Ero fanciullo, quando per la prima volta ho donato un mio giocattolo ad un altro fanciullo che ne era senza. Avevo già fatto le stesso gesto su invito di chi mi stava accanto, ma poi ero ritornato a dire che quel giocattolo è mio e lo volevo indietro. Un giorno, per la prima volta, non lo richiesi più. Anzi, lo dimenticai. Avevo dimenticato perché non ero rimasto trattenuto. E subito mi ritrovai con altri fanciulli a giocare.

Fu la mia prima gita scolastica dalla durata di più giorni che offrì l’occasione dell’attimo libero a me divenuto adolescente. Sul pullman che ci portava al lago di Garda noi ragazzi eravamo in preda di una incontenibile scompostezza adolescenziale che ci procurava continui richiami da parte degli insegnanti che avrebbero dovuto farci da guida. Sul pullman Francesco, un compagno con problemi fisici, era rimasto solo, immobile, dimenticato e senza alcuno seduto al suo fianco. Me ne accorsi e mi esposi oltre l’innata furia adolescenziale. Mi sedetti nel posto vuoto vicino a lui. Non godeva dell’uso della parola, e io gli stavo vicino immobile, in silenzio, nel bel mezzo della furia adolescenziale che faceva impazzire gli insegnanti guida.

Il mio fisico aveva raggiunto la sua dimensione più piena. Me ne compiacevo e amavo sostare davanti allo specchio. Ero un giovane sano e, al dire di tanti – ma soprattutto al dire segreto di me stesso – ero bello. Non c’erano ancora i telefonini, ma io mi facevo la mia selfie con la mente. Ma un giorno ho rotto tutto e ho bruciato tutte le mie selfie. Mi sono buttato oltre e mi sono votato ad amare: lei, lui, la gente. Mi sono sposato. Mi sono fatto prete. Sulle prime mi sembrava facile e bello, ma poi anche la facile bellezza si ritirò. E imparai ad amare anche senza la facile bellezza. Oltre la bellezza, gli attimi liberi.

→ **COMPLETA QUANTO SEGUE**:
1. Ricopia dal testo tutto ciò che va da "Il mio fisico" giù fino a "gli attimi liberi.".
2. Secondo il testo, verso quale lago era diretto il pullman della gita scolastica?
Le righe riportate più avanti non hanno alcun legame con il testo.

→ **DATI RIPORTATI**:
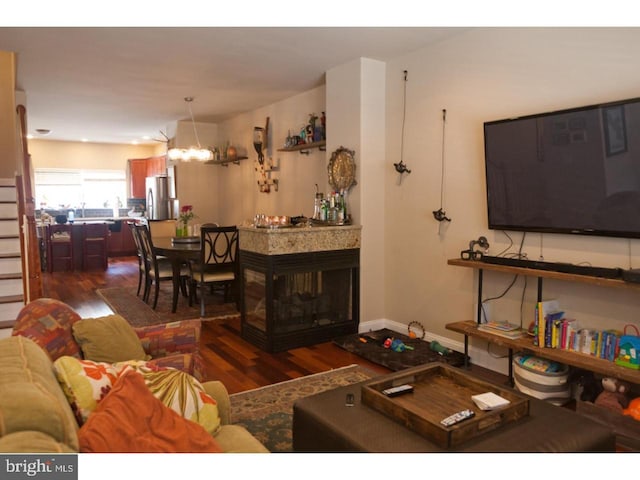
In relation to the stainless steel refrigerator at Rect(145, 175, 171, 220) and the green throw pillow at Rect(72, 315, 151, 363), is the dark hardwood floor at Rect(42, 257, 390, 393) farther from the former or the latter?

→ **ESERCIZI RISOLTI**:
1.
Il mio fisico aveva raggiunto la sua dimensione più piena. Me ne compiacevo e amavo sostare davanti allo specchio. Ero un giovane sano e, al dire di tanti – ma soprattutto al dire segreto di me stesso – ero bello. Non c’erano ancora i telefonini, ma io mi facevo la mia selfie con la mente. Ma un giorno ho rotto tutto e ho bruciato tutte le mie selfie. Mi sono buttato oltre e mi sono votato ad amare: lei, lui, la gente. Mi sono sposato. Mi sono fatto prete. Sulle prime mi sembrava facile e bello, ma poi anche la facile bellezza si ritirò. E imparai ad amare anche senza la facile bellezza. Oltre la bellezza, gli attimi liberi.

2. Il pullman era diretto al lago di Garda.